Looking to be a major contender, Sony’s really trying to beat Microsoft to the punch and to be the first game console maker with a first-party VR headset. Anyone with a Playstation 4 will be able to hook up a Morpheus and play virtual reality games, which really will pull VR into the mainstream market.

Cmoar Mobile MR Viewer , Vrizzmo

Several companies are catching on to the fact that many people already tote around a small, HD screen with motion sensors and computing power: smartphones! Cmoar is a specialized unit with interchangeable lenses which will let users swap out for different uses, including games, movies, and even Augmented Reality with the front-mounted camera. Vrizzmo, another unit made by De Jet Works, takes a simpler, cheaper route by giving you one set of adjustable lenses to slide your phone into.

These are just a few examples, and there are sure to be many more coming. The future of VR seems to actually be here.

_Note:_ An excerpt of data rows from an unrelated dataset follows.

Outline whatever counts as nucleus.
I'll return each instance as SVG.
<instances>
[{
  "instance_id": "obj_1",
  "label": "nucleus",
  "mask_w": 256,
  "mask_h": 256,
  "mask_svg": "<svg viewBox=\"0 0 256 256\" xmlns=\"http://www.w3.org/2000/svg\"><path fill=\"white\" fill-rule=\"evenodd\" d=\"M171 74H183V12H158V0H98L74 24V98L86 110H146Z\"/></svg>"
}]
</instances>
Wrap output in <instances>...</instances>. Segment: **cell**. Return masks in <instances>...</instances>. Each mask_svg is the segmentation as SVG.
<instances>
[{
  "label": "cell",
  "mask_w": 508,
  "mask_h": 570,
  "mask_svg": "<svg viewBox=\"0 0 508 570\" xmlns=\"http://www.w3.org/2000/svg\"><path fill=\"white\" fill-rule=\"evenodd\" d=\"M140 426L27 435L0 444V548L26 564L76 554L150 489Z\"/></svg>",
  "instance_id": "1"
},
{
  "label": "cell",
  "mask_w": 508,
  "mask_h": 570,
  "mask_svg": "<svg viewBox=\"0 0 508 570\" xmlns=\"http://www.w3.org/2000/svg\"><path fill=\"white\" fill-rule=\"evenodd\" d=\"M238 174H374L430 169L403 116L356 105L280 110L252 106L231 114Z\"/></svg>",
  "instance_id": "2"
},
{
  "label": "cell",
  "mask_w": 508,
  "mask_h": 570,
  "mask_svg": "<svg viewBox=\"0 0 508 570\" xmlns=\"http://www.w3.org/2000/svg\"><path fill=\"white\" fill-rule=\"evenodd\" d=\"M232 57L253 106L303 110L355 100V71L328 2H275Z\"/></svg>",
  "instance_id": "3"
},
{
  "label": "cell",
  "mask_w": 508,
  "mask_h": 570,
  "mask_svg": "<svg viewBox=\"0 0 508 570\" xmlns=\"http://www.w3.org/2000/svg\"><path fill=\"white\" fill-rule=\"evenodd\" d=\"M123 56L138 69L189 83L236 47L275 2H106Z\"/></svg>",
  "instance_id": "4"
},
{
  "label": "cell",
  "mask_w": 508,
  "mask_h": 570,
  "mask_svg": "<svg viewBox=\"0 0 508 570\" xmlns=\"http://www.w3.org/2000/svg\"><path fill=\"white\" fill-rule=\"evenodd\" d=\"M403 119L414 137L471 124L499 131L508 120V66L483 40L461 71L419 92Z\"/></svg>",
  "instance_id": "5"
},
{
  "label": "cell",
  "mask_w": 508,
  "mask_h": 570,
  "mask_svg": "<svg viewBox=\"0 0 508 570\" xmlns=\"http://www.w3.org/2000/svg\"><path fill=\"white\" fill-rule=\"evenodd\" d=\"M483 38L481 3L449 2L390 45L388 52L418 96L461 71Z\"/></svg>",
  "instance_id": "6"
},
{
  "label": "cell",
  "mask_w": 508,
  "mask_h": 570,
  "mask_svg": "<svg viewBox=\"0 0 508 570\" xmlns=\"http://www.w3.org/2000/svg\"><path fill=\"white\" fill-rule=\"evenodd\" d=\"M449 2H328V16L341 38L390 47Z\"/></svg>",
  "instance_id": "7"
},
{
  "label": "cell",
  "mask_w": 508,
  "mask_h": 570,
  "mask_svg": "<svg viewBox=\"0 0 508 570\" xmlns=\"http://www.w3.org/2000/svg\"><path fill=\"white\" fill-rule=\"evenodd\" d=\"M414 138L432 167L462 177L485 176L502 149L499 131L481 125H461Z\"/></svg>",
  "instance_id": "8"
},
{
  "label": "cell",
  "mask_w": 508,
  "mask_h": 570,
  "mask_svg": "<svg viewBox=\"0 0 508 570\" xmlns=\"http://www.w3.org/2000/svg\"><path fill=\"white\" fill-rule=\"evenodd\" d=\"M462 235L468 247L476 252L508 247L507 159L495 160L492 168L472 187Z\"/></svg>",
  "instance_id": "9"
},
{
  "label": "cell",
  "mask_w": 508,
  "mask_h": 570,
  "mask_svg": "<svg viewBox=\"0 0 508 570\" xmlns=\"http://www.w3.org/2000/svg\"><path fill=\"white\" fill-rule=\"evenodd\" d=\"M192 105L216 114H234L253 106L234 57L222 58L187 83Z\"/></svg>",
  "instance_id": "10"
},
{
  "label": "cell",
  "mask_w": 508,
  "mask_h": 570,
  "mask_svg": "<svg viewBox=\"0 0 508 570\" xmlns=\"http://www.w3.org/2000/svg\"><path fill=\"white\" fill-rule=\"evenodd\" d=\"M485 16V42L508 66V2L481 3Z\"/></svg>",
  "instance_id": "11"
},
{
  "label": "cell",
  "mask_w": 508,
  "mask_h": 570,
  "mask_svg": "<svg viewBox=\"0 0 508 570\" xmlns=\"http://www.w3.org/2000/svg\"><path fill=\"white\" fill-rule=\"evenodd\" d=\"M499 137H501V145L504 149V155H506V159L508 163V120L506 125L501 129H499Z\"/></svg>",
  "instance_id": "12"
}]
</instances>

Don’t Want to Wait? Build Your Own!

RoadtoVR.com has been my go-to for VR news of late, but one set of articles I keep coming back to (without yet doing anything with them) are their Do-it-Yourself guides for building your own VR head mounted display for roughly $20. That’s right! You don’t have to wait for consumer models to come to a store near you. With a little elbow-grease and surprisingly little technical know-how, you can make your own lens and phone assembly like those phone-based unites described above. I want to do this for myself (once I get a decent phone, that is!), but until then I’ll be watching the news for more details about the coming VR revolution!